- _WHAT TO WORK ON_
The pictures are to be omitted when the entries are reproduced exactly.

[INFORMATION SUPPLIED Boundary: Start]

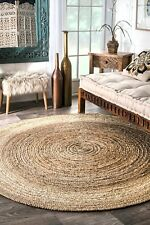 Natural Round Area Jute Rug Braided  Hardwood Floor Rug 240x240 Cm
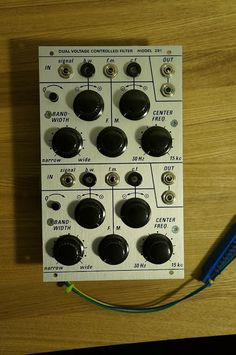 MATRIXSYNTH: Dual Bandpass Filter Model 291r in Buchla-format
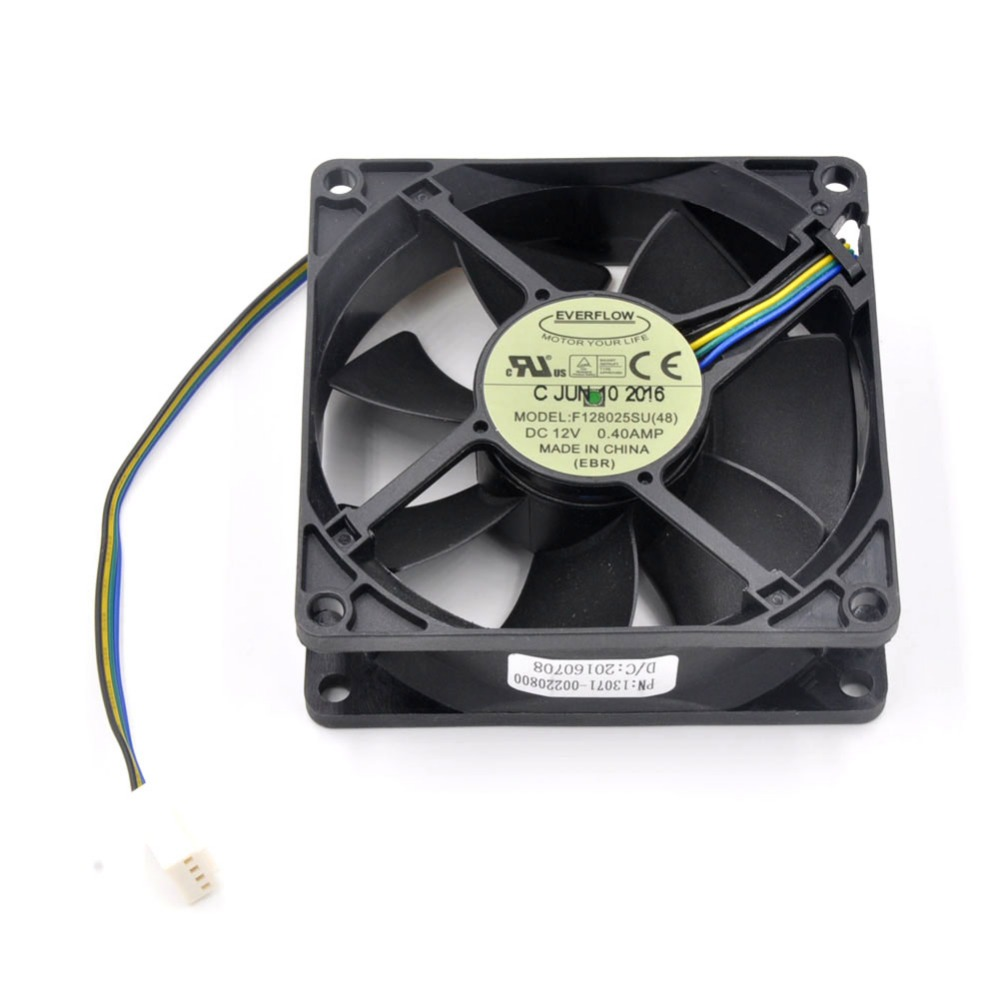 New Original EVERFLOW F128025SU (48) DC 12V 0.4A 8025 80*80*25mm Cooling Fan for Replacement CPU Cooler Computer Network Cabinet original delta tfc1212de 12cm 12038 12v 3 9a 252cfm winds of booster pwm fan violence for bitcoin miner super cooling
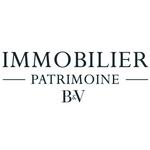 Logo Immobilier Patrimoine B&V
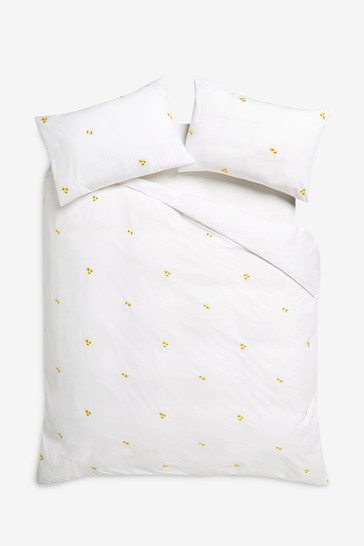 Embroidered Flowers Duvet Cover And, White Bedding With Embroidered Flowers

[INFORMATION SUPPLIED Boundary: End]

- _RESPONSE AREA_
 Natural Round Area Jute Rug Braided  Hardwood Floor Rug 240x240 Cm
 MATRIXSYNTH: Dual Bandpass Filter Model 291r in Buchla-format
 New Original EVERFLOW F128025SU (48) DC 12V 0.4A 8025 80*80*25mm Cooling Fan for Replacement CPU Cooler Computer Network Cabinet original delta tfc1212de 12cm 12038 12v 3 9a 252cfm winds of booster pwm fan violence for bitcoin miner super cooling
 Logo Immobilier Patrimoine B&V
 Embroidered Flowers Duvet Cover And, White Bedding With Embroidered Flowers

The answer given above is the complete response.